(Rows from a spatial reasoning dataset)
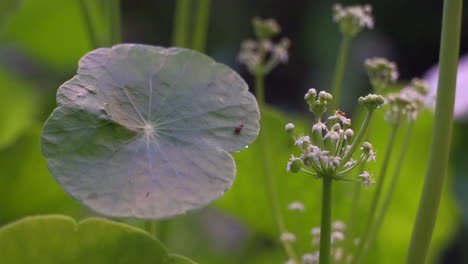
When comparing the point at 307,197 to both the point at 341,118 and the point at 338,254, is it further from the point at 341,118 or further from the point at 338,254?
the point at 341,118

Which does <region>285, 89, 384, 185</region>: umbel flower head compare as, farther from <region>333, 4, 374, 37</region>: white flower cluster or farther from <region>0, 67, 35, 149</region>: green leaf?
<region>0, 67, 35, 149</region>: green leaf

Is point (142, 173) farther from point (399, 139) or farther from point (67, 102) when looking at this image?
point (399, 139)

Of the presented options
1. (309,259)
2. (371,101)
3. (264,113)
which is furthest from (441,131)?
(264,113)

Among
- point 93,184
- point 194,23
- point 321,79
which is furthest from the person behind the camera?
point 321,79

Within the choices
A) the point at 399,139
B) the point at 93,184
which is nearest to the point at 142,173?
the point at 93,184

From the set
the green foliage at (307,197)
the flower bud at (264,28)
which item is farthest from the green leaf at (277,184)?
the flower bud at (264,28)

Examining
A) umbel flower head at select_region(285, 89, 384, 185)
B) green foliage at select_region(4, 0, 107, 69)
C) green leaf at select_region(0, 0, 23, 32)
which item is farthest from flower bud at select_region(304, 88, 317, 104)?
green foliage at select_region(4, 0, 107, 69)
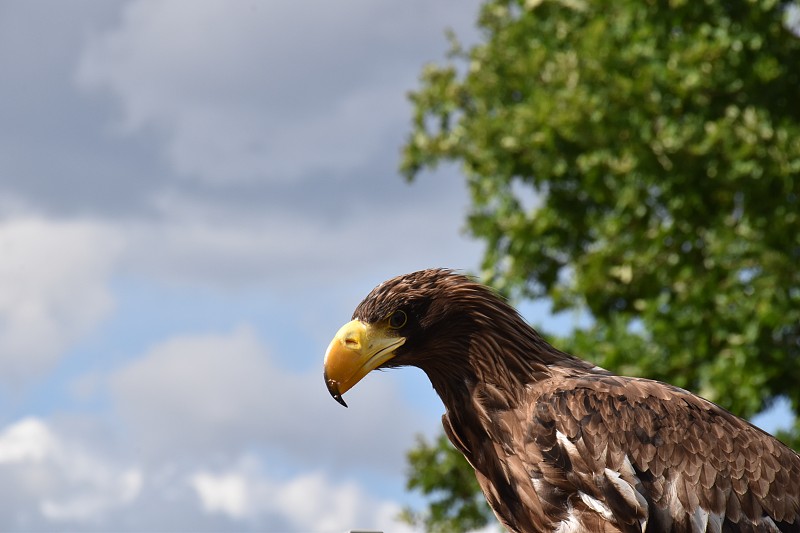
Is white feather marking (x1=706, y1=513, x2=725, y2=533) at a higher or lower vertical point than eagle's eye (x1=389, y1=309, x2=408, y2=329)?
lower

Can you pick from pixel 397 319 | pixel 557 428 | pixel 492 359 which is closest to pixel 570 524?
pixel 557 428

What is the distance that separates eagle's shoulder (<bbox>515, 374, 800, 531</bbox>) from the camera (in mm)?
6020

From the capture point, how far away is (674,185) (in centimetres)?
1346

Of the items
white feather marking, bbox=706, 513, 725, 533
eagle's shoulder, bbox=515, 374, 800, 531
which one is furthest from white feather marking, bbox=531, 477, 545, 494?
white feather marking, bbox=706, 513, 725, 533

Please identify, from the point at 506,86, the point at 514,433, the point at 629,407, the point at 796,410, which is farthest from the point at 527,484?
the point at 506,86

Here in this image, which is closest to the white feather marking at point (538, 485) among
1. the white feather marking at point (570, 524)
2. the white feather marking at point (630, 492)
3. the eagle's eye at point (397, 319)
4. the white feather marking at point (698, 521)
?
the white feather marking at point (570, 524)

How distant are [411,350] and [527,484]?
38.9 inches

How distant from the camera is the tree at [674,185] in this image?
12.6m

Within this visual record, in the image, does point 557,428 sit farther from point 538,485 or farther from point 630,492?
point 630,492

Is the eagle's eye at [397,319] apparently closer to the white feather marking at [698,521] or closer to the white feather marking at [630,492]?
the white feather marking at [630,492]

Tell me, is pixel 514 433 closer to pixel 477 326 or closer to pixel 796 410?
pixel 477 326

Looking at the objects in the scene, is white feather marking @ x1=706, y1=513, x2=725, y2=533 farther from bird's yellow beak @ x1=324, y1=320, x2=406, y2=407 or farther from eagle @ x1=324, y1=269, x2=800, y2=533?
bird's yellow beak @ x1=324, y1=320, x2=406, y2=407

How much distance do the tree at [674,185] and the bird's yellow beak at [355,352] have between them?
706 centimetres

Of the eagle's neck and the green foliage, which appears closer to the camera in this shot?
the eagle's neck
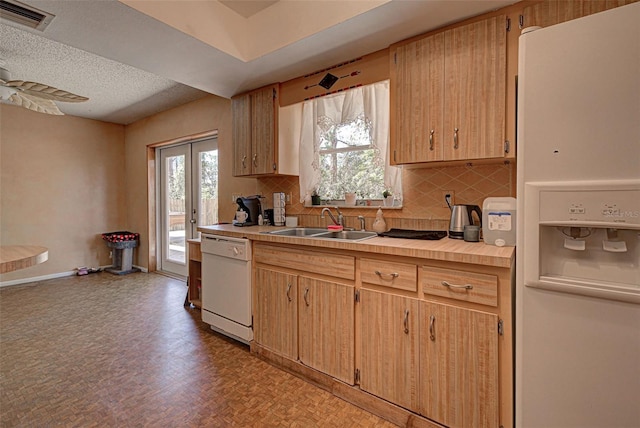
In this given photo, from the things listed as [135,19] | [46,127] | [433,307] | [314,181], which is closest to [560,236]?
[433,307]

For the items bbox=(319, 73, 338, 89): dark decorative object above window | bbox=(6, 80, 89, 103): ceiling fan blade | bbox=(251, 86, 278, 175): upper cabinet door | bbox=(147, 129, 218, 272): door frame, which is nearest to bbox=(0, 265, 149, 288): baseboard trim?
bbox=(147, 129, 218, 272): door frame

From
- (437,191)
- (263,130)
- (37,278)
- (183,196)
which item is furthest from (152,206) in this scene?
(437,191)

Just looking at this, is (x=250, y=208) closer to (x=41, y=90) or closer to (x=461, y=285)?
(x=41, y=90)

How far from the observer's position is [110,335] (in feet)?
9.13

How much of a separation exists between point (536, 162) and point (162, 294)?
4.27 meters

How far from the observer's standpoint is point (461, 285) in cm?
147

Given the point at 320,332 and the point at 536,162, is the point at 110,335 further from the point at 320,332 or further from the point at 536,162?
the point at 536,162

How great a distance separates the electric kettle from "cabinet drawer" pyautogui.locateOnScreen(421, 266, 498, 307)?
0.49 m

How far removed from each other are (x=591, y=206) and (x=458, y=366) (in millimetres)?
924

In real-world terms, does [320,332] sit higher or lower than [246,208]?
lower

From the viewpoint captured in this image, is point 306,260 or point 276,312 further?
point 276,312

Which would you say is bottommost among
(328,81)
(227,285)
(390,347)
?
(390,347)

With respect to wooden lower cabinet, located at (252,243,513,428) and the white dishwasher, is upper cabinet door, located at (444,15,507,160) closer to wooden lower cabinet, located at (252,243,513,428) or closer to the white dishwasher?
wooden lower cabinet, located at (252,243,513,428)

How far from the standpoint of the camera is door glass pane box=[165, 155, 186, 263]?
15.4 feet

Objective: Go through the listing above and quote it exactly, apart from its images.

Solution:
When comparing the point at 307,197 to both the point at 341,118 and the point at 338,254, is it further from the point at 341,118 or further from the point at 338,254?
the point at 341,118

Which does <region>285, 89, 384, 185</region>: umbel flower head compare as, farther from <region>333, 4, 374, 37</region>: white flower cluster or farther from <region>0, 67, 35, 149</region>: green leaf?
<region>0, 67, 35, 149</region>: green leaf

Is point (142, 173) farther from point (399, 139) or farther from point (67, 102) when looking at this image?
point (399, 139)

Of the presented options
1. (309,259)
2. (371,101)
3. (264,113)
which is furthest from (441,131)?
(264,113)

Among
- point 93,184
- point 194,23
- point 321,79
which is furthest from the person behind the camera?
point 321,79

Within the choices
A) the point at 399,139
B) the point at 93,184
which is nearest to the point at 142,173?
the point at 93,184

From the set
the green foliage at (307,197)
the flower bud at (264,28)
which item is farthest from the green leaf at (277,184)?
the flower bud at (264,28)

Examining
A) umbel flower head at select_region(285, 89, 384, 185)
B) green foliage at select_region(4, 0, 107, 69)
C) green leaf at select_region(0, 0, 23, 32)
which item is farthest from flower bud at select_region(304, 88, 317, 104)?
green foliage at select_region(4, 0, 107, 69)
Is white feather marking (x1=706, y1=513, x2=725, y2=533) at a higher or lower vertical point than eagle's eye (x1=389, y1=309, x2=408, y2=329)?
lower

Can you pick from pixel 397 319 | pixel 557 428 | pixel 492 359 which is closest to pixel 570 524?
pixel 557 428

What is the distance that separates eagle's shoulder (<bbox>515, 374, 800, 531</bbox>) from the camera (in mm)?
6020

From the capture point, how far away is (674,185) (in centimetres)?
1346

Of the items
white feather marking, bbox=706, 513, 725, 533
eagle's shoulder, bbox=515, 374, 800, 531
which one is furthest from white feather marking, bbox=531, 477, 545, 494?
white feather marking, bbox=706, 513, 725, 533

Please identify, from the point at 506,86, the point at 514,433, the point at 629,407, the point at 796,410, which is farthest from the point at 527,484?
the point at 506,86

Here in this image, which is closest to the white feather marking at point (538, 485) among
1. the white feather marking at point (570, 524)
2. the white feather marking at point (630, 492)
3. the eagle's eye at point (397, 319)
4. the white feather marking at point (698, 521)
?
the white feather marking at point (570, 524)

How distant are [411,350] and [527,484]?
38.9 inches

How distant from the camera is the tree at [674,185] in this image?
12.6m

Within this visual record, in the image, does point 557,428 sit farther from point 538,485 or farther from point 630,492?
point 630,492

Is the eagle's eye at [397,319] apparently closer to the white feather marking at [698,521] or closer to the white feather marking at [630,492]?
the white feather marking at [630,492]

Tell me, is pixel 514 433 closer to pixel 477 326 or closer to pixel 796 410?
pixel 477 326

Looking at the objects in the scene, is white feather marking @ x1=706, y1=513, x2=725, y2=533 farther from bird's yellow beak @ x1=324, y1=320, x2=406, y2=407 or farther from eagle @ x1=324, y1=269, x2=800, y2=533?
bird's yellow beak @ x1=324, y1=320, x2=406, y2=407

How much distance do the tree at [674,185] and the bird's yellow beak at [355,352] have between them?
706 centimetres

Of the eagle's neck and the green foliage, which appears closer to the camera in this shot?
the eagle's neck
In this given photo, from the things listed as [135,19] | [46,127] | [433,307] | [314,181], which is closest to [560,236]?
[433,307]

For the items bbox=(319, 73, 338, 89): dark decorative object above window | bbox=(6, 80, 89, 103): ceiling fan blade | bbox=(251, 86, 278, 175): upper cabinet door | bbox=(147, 129, 218, 272): door frame, which is nearest to bbox=(0, 265, 149, 288): baseboard trim?
bbox=(147, 129, 218, 272): door frame

From
- (437,191)
- (263,130)
- (37,278)
- (183,196)
which item is furthest from (152,206) in this scene?
(437,191)

Just looking at this, is (x=250, y=208) closer to (x=41, y=90) or closer to (x=461, y=285)?
(x=41, y=90)

How far from the observer's position is [110,335] (in feet)?
9.13

How much of a separation exists between point (536, 162) and point (162, 294)?
4.27 meters

How far from the observer's standpoint is point (461, 285) in cm?
147

Given the point at 320,332 and the point at 536,162, is the point at 110,335 further from the point at 320,332 or further from the point at 536,162?
the point at 536,162

How great a distance separates the electric kettle from "cabinet drawer" pyautogui.locateOnScreen(421, 266, 498, 307)?
0.49 m

How far removed from each other are (x=591, y=206) and (x=458, y=366) (in millimetres)?
924

In real-world terms, does [320,332] sit higher or lower than [246,208]?
lower

From the viewpoint captured in this image, is point 306,260 or point 276,312 further?
point 276,312

Which would you say is bottommost among
(328,81)
(227,285)
(390,347)
?
(390,347)

With respect to wooden lower cabinet, located at (252,243,513,428) and the white dishwasher, is upper cabinet door, located at (444,15,507,160) closer to wooden lower cabinet, located at (252,243,513,428) or closer to the white dishwasher?
wooden lower cabinet, located at (252,243,513,428)

How far from the standpoint of the camera is door glass pane box=[165, 155, 186, 263]?
15.4 feet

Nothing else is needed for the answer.